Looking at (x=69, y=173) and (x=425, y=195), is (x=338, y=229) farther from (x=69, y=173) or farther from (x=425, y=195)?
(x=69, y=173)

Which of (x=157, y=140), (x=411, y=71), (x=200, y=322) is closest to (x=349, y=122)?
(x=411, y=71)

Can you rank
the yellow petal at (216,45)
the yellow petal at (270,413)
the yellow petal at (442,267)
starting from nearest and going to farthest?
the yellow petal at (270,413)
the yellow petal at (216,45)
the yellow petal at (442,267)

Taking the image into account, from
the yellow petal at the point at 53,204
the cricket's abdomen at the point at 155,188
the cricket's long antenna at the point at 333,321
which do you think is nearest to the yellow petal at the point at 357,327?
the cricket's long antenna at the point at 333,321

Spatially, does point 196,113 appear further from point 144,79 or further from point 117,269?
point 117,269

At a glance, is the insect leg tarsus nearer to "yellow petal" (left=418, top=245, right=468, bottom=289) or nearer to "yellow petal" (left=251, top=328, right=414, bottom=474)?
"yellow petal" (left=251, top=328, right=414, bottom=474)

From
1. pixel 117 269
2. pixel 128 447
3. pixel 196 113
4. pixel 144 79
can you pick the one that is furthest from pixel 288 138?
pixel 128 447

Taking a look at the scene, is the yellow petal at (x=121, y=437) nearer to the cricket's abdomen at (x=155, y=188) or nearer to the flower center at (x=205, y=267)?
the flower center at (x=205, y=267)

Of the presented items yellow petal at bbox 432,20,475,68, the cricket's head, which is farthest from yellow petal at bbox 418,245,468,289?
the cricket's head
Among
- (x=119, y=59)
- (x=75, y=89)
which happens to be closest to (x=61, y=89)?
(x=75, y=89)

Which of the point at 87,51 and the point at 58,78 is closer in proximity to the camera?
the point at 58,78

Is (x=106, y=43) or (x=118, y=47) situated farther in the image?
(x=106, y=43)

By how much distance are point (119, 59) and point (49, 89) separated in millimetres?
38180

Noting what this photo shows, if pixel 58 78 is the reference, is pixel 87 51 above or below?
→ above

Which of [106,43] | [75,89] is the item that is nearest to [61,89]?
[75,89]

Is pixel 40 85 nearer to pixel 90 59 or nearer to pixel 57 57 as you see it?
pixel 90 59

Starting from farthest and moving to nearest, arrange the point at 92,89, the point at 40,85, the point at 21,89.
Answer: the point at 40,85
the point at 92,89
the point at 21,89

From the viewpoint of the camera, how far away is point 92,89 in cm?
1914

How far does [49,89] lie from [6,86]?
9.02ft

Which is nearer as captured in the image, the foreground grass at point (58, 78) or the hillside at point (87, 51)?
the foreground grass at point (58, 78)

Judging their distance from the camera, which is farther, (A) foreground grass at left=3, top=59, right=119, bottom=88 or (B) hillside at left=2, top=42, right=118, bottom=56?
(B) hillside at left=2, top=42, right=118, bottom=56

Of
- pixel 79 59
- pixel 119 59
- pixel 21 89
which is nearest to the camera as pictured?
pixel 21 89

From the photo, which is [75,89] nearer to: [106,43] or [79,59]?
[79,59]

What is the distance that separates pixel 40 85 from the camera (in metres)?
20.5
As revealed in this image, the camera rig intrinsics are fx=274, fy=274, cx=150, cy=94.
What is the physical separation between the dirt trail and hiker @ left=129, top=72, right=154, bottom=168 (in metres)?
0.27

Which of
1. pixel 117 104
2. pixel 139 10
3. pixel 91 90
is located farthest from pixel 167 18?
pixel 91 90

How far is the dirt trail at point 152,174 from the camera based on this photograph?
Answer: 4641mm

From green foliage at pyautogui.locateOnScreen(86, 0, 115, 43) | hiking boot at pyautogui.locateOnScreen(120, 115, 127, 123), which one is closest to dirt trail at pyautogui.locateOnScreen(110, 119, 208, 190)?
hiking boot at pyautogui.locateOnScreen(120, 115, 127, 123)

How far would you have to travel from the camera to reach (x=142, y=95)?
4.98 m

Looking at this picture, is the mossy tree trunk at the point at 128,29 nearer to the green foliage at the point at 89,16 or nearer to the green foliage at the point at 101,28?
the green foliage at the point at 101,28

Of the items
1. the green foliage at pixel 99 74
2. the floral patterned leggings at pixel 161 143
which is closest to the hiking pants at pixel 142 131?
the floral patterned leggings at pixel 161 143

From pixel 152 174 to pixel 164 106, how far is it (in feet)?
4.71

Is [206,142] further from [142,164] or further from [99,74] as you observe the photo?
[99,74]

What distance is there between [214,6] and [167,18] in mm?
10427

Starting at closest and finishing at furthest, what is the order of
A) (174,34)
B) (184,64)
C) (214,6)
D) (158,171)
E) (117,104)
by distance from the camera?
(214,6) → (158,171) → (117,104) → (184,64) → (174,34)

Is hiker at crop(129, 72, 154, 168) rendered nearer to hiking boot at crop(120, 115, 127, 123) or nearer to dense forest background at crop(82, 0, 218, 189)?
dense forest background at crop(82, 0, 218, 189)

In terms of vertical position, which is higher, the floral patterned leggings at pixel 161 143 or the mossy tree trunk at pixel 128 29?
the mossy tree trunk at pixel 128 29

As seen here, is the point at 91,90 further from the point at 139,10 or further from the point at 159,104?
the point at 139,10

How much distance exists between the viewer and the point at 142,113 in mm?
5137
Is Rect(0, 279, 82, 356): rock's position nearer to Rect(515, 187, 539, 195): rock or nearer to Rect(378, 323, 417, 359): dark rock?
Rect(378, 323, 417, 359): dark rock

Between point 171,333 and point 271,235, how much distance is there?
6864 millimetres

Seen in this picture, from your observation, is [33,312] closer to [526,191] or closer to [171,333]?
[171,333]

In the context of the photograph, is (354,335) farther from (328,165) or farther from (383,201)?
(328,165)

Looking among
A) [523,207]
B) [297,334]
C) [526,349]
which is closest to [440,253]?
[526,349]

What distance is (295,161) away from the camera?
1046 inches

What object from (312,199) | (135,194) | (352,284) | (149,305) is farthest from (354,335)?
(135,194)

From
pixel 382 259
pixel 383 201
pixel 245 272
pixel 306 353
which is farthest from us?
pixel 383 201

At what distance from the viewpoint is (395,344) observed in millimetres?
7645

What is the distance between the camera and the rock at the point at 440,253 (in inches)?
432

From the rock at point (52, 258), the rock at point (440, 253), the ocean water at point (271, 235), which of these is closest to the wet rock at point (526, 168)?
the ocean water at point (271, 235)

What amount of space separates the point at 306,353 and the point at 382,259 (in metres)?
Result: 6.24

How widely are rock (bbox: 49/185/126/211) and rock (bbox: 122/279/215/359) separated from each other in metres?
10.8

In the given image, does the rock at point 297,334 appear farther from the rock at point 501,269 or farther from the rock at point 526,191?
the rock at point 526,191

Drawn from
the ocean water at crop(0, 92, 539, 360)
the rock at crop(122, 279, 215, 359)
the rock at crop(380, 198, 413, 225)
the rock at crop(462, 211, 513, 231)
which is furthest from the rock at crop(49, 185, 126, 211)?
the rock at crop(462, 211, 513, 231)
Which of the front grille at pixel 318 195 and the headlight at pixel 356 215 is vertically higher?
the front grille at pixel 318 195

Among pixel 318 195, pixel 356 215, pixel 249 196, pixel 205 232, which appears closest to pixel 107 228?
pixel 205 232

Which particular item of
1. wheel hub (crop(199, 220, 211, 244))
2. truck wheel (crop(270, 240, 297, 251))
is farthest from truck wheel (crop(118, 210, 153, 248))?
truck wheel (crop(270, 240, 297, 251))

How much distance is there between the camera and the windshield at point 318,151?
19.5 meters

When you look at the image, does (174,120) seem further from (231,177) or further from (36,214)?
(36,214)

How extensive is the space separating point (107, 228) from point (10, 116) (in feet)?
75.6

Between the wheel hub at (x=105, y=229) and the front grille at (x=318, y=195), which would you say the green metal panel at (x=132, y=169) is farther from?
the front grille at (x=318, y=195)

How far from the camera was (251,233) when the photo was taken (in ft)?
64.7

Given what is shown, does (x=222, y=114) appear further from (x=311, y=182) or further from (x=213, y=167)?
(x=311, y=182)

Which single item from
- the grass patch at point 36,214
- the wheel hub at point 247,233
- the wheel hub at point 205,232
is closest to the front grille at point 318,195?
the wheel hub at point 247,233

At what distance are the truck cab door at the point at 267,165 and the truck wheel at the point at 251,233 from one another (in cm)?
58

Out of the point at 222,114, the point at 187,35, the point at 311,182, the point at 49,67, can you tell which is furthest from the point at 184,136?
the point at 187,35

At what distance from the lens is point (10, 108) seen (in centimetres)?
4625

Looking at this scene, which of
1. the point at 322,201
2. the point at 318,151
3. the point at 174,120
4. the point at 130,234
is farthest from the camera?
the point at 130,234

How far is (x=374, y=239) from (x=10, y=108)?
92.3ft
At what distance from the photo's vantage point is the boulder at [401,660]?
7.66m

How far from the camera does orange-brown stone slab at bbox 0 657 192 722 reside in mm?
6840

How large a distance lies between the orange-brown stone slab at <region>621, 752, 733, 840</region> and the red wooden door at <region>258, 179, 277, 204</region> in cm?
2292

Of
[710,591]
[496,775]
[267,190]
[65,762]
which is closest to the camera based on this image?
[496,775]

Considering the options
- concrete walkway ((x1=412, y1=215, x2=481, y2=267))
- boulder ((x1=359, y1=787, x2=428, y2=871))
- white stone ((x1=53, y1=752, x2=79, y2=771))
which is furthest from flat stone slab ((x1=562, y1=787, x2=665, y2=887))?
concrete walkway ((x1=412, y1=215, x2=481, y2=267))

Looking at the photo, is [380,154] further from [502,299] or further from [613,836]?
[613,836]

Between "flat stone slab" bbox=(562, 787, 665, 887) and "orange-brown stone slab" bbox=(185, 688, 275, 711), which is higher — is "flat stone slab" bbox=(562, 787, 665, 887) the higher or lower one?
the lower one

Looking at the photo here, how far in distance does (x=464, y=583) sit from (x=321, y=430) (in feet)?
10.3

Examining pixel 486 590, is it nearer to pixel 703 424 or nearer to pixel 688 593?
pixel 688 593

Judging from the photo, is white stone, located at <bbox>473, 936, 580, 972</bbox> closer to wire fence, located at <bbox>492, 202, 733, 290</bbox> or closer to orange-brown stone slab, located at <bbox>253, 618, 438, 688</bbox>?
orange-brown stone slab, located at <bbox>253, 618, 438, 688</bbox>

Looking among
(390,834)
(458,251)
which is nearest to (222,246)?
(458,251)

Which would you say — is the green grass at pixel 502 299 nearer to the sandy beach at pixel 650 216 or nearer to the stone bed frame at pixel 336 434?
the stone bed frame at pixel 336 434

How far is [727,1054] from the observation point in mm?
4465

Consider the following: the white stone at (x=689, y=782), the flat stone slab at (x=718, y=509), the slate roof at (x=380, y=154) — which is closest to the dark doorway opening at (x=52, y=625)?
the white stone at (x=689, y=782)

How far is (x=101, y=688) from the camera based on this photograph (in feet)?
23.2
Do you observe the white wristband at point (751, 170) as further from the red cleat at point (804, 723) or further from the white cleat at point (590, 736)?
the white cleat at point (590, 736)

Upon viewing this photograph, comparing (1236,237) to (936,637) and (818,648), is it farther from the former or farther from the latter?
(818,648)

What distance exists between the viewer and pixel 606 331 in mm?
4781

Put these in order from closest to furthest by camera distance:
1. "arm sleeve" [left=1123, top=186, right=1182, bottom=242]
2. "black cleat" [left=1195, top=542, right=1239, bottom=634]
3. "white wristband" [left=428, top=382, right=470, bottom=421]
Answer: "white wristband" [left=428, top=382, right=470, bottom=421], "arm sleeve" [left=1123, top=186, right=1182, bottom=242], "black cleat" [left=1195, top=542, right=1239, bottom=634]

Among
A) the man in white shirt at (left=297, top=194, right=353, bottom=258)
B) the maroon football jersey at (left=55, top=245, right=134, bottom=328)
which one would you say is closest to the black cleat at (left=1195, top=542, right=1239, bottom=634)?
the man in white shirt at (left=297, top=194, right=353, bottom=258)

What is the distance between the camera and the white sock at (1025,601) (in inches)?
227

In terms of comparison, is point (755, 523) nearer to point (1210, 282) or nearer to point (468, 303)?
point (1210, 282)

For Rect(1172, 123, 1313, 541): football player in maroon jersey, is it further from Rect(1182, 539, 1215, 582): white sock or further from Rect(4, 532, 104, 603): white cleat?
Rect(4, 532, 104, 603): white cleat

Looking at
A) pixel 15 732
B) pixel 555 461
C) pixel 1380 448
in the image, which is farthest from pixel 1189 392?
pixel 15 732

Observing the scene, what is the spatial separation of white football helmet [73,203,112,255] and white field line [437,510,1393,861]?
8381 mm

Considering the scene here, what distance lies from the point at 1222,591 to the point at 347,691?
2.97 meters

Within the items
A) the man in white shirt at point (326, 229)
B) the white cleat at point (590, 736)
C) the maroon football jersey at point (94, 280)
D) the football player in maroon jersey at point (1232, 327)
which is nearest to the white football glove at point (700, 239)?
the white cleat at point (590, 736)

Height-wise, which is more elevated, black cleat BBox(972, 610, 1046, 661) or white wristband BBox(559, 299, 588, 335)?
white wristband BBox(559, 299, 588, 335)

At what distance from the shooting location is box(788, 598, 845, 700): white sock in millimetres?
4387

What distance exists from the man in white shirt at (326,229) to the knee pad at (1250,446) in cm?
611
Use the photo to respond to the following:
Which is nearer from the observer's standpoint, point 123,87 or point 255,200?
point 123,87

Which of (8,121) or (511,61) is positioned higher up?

#####

[DIRECTION] Rewrite the stretch of data above, from the line containing "For Rect(1172, 123, 1313, 541): football" through the line containing "2.97 meters", replacing "farthest" with "most distant" and changing nothing else.

[TASK RESULT]
For Rect(1172, 123, 1313, 541): football player in maroon jersey, is it further from Rect(1182, 539, 1215, 582): white sock or further from Rect(4, 532, 104, 603): white cleat?
Rect(4, 532, 104, 603): white cleat

Looking at
A) pixel 15 732
B) pixel 555 461
C) pixel 1380 448
in the image, which is most distant from pixel 1189 392?
pixel 15 732

Observing the scene, what is the spatial separation of white football helmet [73,203,112,255] and white field line [437,510,1393,861]?
8381 mm

Considering the scene here, what distance lies from the point at 1222,591 to the point at 347,691?
2.97 meters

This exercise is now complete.